— The task —
Return, word for word, the passage of the interview excerpt starting at "Pierce:   Yes. Pamela" and ending at "a bit untested.".

━━ Excerpt

Harden:  Can you tell me who they are?


Pierce:   Yes. Pamela Guerrerio [Dr. Pamela A. Guerrerio] is now the Chief of the Laboratory of Allergic Disease.  Pamela was chosen right after tenure to take the position of Chief, so she is a bit untested.

The other person is a distinguished scientist, Yasmine Belkaid [Dr. Yasmine Belkaid]. She studies all areas of the microbiota, all the bacteria in your system and how they function. She's an exceptional scientist. Her Lab is newly created [Laboratory of Host Immunity and Microbiome], and I don't know what resources she's been given. She took the position during the COVID-19 pandemic, and I just haven't had a chance to talk to her. I know her well, but we haven't discussed what she's going to be doing.


Harden:   I'm going to press you here on the reason that it has taken so long for this to happen. Is it possibly because lab chiefs are appointed for life and people don't want to give up their position and free up a lab? At NIH, labs are often created for a particular person’s interest. And often when they retire, the lab is shut down and another person given a lab named after his or her research interest. I don't know if that's true in NIAID. But I also wonder about what might be called systemic sexism, which is simply not recognized at NIH.  Dr. Francis Collins, the NIH Director, has declared that he won't participate any longer in professional sessions unless at least one woman is on a panel. I don't mean to single out Dr. Collins here, but does this actually happen? Are such declarations box checking by administrators who then never make sure that the goal is achieved? This is a huge question, but I want to hear your thoughts about it.


Pierce:   Within the federal government, and maybe everywhere, there's a phenomena of covering your rear. If you simply look at the number of women who hold leadership positions at the NIH, I would say that it is far lower than in most academic institutions. I think we have a problem. The NIH  responded to this problem with  a number of bureaucratic fixes: gender equity initiatives, all sorts of things that you refer to as box checking. But within the government, seldom does anyone go back and verify that the actions they took lead to what they hoped to achieve. To solve a problem, you quantify the problem and you put in place a way to measure it.  You want to be able to ask, “Did I change that metric?” And if five years down the road, nothing has changed, you have to try something different or try harder. But we don't see that at the NIH. We really don't. I don't think it's unique to the NIH, but it's easy to ignore the problem that women are not succeeding at the same rate as men. And when somebody, for example, Nancy Hopkins [Dr. Nancy Hopkins] at MIT [Massachusetts Institute of Technology], finally says, "Look. Women at MIT are not being given the resources that men are given." And she went around with her measuring stick and quantified the space that men had versus the space women had, she found a huge inequity. And she held MIT's feet to the fire to fix it. So in any situation of pledging to repair the inequity in resources and status for women in science, you must put things in place to make it happen and then quantify that it has happened.

━━━━
━━ Supplied entries

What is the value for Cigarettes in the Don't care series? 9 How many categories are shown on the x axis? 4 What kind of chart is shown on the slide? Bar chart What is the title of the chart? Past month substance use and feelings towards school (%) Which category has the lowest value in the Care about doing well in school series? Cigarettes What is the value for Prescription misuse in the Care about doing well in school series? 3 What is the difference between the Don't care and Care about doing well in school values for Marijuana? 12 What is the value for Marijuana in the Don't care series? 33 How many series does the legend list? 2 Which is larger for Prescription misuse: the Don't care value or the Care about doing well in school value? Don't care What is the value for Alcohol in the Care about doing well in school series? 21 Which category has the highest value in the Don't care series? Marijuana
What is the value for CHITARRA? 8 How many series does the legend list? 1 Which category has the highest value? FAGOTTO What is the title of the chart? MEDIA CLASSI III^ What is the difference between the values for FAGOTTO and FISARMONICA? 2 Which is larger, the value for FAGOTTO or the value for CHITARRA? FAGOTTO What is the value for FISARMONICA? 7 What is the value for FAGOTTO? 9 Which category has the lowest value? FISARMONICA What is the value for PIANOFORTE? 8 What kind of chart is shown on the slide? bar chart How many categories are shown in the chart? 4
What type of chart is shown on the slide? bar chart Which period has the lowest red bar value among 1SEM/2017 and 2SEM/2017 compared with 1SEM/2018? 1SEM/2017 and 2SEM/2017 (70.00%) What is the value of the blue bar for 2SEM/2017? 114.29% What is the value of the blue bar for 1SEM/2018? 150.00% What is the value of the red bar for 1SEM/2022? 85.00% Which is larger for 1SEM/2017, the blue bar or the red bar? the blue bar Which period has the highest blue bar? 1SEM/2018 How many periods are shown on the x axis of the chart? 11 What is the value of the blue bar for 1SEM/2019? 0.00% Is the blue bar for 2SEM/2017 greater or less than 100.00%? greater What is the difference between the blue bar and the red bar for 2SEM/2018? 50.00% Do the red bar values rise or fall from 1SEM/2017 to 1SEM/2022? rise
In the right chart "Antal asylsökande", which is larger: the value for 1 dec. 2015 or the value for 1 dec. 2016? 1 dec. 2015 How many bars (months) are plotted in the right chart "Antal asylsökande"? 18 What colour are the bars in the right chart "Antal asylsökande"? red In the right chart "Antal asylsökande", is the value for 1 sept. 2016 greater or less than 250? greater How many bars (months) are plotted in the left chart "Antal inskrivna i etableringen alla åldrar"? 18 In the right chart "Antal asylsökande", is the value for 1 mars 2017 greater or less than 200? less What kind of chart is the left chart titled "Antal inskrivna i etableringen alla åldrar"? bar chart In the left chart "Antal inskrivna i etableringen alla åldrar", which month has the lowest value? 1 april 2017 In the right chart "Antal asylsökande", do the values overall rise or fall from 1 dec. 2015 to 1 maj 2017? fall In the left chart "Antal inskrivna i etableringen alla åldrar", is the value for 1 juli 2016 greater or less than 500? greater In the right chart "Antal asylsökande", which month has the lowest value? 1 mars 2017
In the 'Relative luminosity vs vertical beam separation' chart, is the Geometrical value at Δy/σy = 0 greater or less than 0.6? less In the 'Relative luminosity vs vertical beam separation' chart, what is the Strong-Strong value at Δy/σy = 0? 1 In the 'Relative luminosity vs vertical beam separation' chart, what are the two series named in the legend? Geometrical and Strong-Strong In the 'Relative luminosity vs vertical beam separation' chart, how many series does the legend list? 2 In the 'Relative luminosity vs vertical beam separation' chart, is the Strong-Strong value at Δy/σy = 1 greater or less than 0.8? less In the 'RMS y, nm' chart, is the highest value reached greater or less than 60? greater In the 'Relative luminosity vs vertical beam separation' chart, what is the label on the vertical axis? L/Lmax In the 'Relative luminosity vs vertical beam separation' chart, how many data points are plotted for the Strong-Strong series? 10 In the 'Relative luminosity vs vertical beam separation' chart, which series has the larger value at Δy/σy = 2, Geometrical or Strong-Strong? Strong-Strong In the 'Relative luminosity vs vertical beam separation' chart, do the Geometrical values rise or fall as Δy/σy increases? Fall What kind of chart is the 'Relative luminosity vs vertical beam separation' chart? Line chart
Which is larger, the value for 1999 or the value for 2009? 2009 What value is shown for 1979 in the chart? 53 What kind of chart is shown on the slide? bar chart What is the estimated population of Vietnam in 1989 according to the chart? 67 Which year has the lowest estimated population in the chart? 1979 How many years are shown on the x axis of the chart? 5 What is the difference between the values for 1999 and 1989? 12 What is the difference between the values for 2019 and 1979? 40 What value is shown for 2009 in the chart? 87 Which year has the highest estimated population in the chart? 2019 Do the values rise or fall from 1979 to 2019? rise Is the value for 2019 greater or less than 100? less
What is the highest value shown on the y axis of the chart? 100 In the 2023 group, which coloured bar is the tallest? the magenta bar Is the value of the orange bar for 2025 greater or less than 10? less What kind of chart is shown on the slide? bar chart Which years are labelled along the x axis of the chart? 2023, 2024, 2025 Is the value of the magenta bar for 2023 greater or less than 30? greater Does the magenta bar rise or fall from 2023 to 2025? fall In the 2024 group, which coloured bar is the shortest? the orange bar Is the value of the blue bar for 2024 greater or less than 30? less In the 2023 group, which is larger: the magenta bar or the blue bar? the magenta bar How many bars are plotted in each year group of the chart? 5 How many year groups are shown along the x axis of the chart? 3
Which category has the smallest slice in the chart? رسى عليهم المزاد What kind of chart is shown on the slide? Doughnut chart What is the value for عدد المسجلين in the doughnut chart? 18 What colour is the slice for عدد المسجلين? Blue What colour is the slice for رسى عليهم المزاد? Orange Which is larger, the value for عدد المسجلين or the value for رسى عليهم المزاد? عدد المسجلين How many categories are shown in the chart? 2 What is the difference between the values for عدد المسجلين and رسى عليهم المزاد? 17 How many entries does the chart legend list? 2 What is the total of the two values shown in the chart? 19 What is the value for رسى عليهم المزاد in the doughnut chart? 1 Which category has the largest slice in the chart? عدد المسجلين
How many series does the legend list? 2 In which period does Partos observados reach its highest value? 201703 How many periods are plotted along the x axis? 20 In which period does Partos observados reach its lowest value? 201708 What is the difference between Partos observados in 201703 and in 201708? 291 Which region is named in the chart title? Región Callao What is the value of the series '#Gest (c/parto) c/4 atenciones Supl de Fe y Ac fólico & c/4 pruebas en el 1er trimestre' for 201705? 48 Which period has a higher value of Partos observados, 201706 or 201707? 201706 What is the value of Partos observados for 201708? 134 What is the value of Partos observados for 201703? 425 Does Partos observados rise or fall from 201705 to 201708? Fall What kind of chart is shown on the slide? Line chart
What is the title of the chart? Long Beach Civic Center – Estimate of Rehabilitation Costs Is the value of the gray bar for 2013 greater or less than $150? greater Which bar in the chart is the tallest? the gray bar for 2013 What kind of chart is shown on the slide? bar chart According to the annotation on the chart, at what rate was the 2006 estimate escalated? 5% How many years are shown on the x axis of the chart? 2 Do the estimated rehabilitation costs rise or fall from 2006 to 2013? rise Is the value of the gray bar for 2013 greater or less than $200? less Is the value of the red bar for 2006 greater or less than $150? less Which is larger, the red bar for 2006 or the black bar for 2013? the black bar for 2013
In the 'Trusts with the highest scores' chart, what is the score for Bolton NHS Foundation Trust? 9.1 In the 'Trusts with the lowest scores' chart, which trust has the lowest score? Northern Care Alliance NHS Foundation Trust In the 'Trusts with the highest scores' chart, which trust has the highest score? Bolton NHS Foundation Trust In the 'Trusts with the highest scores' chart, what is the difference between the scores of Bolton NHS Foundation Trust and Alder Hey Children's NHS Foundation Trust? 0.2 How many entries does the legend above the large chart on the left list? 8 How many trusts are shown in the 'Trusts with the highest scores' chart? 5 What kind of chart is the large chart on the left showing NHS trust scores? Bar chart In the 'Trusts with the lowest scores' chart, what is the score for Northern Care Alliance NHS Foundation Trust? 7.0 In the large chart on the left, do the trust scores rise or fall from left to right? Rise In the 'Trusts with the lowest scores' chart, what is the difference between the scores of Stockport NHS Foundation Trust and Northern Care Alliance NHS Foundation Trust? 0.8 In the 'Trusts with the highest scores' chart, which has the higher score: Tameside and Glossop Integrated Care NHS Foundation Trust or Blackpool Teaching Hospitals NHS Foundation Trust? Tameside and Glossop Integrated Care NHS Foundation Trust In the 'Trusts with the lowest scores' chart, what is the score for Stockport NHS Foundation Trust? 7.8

━━━━

— Exercise response —
Pierce:   Yes. Pamela Guerrerio [Dr. Pamela A. Guerrerio] is now the Chief of the Laboratory of Allergic Disease.  Pamela was chosen right after tenure to take the position of Chief, so she is a bit untested.